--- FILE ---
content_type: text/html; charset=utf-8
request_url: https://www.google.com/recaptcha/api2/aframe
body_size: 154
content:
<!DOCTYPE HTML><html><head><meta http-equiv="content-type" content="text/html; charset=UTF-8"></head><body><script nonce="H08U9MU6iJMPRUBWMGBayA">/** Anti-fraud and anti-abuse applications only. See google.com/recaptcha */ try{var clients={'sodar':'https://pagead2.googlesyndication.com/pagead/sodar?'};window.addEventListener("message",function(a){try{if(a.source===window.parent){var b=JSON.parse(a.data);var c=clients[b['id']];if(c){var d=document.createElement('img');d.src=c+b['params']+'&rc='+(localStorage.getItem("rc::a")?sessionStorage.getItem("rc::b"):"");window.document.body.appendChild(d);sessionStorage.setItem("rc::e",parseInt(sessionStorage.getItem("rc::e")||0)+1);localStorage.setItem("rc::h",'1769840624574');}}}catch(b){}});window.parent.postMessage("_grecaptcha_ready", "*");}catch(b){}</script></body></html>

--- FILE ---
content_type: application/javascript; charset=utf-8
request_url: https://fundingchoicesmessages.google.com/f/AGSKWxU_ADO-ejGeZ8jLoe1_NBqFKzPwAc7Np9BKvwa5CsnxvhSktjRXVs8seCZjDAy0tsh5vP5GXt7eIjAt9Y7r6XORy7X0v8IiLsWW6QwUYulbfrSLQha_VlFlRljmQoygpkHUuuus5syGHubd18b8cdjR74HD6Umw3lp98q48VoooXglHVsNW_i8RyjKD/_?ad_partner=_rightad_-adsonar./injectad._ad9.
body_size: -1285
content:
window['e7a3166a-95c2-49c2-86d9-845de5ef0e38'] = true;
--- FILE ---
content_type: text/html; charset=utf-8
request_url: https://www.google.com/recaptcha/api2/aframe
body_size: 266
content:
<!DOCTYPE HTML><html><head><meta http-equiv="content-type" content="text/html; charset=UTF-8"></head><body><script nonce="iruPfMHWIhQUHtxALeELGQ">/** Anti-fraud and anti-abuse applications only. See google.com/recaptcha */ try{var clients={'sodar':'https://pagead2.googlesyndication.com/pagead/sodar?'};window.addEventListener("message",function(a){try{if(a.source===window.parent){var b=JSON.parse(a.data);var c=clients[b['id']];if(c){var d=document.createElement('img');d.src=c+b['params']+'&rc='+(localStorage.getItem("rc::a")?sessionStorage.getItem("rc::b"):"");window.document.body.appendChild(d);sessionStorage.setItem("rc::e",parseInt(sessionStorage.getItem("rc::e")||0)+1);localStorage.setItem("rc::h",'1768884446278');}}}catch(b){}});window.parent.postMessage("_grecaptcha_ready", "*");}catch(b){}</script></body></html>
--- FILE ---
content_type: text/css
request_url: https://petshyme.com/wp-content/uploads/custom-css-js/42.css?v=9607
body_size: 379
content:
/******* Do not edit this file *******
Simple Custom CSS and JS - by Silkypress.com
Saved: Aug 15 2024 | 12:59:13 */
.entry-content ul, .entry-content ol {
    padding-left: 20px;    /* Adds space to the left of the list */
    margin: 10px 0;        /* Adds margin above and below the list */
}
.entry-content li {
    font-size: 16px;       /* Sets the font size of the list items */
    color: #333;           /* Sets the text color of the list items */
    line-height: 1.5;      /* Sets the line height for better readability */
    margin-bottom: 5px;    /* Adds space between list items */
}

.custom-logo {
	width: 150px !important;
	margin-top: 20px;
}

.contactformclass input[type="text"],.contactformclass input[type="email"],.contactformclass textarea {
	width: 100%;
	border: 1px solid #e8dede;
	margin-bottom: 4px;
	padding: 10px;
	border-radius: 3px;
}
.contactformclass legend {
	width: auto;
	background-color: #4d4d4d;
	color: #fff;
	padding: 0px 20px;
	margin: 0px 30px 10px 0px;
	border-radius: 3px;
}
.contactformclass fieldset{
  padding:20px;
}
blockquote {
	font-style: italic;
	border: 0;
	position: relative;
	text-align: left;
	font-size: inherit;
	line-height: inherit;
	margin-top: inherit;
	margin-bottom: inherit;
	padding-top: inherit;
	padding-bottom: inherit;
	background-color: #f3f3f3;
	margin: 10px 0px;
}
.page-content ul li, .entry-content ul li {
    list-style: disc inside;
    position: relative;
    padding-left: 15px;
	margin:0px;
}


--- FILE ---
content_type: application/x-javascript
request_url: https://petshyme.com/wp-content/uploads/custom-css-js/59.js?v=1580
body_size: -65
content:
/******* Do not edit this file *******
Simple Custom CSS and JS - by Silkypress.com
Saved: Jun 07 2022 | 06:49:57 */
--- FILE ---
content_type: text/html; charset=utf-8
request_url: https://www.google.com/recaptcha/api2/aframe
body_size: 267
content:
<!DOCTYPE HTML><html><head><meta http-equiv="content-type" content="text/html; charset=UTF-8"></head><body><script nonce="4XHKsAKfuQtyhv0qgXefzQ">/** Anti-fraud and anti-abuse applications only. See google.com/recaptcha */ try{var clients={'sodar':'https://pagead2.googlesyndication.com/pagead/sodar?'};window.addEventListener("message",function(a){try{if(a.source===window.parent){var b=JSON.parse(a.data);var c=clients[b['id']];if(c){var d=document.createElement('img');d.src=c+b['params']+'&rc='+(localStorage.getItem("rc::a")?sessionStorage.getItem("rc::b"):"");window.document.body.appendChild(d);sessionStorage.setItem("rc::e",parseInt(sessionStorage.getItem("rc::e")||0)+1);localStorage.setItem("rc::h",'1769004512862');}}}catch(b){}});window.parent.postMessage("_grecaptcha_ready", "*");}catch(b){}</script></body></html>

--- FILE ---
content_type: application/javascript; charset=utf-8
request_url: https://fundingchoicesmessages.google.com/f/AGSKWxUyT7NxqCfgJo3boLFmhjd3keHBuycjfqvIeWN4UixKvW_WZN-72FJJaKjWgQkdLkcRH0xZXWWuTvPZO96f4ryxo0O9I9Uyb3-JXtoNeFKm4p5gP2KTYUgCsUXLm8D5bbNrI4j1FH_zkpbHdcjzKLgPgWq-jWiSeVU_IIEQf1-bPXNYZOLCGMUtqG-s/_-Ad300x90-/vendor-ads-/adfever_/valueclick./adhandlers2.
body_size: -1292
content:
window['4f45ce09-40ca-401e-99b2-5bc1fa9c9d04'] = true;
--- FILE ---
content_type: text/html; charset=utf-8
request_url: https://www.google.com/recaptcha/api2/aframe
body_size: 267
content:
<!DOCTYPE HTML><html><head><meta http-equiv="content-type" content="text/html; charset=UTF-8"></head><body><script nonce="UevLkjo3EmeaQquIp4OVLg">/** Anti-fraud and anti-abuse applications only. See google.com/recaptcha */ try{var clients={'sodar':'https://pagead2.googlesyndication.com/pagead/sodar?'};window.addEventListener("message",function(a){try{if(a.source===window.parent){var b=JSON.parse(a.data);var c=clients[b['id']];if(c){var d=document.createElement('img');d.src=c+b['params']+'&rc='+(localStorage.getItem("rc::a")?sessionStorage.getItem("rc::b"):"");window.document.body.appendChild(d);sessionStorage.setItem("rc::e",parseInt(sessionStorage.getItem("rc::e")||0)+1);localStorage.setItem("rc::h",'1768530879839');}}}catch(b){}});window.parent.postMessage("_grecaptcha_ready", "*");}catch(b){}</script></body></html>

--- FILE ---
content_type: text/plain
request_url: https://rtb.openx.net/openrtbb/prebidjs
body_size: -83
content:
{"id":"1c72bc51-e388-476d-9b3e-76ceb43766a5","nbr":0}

▬▬▬▬▬▬▬▬▬▬

Exercise instructions: An exact copy of the lines above, from the one containing "width: auto;" down to the one containing "padding-top: inherit;" and including both, is the whole answer; retype it and nothing else.

Expected answer:
	width: auto;
	background-color: #4d4d4d;
	color: #fff;
	padding: 0px 20px;
	margin: 0px 30px 10px 0px;
	border-radius: 3px;
}
.contactformclass fieldset{
  padding:20px;
}
blockquote {
	font-style: italic;
	border: 0;
	position: relative;
	text-align: left;
	font-size: inherit;
	line-height: inherit;
	margin-top: inherit;
	margin-bottom: inherit;
	padding-top: inherit;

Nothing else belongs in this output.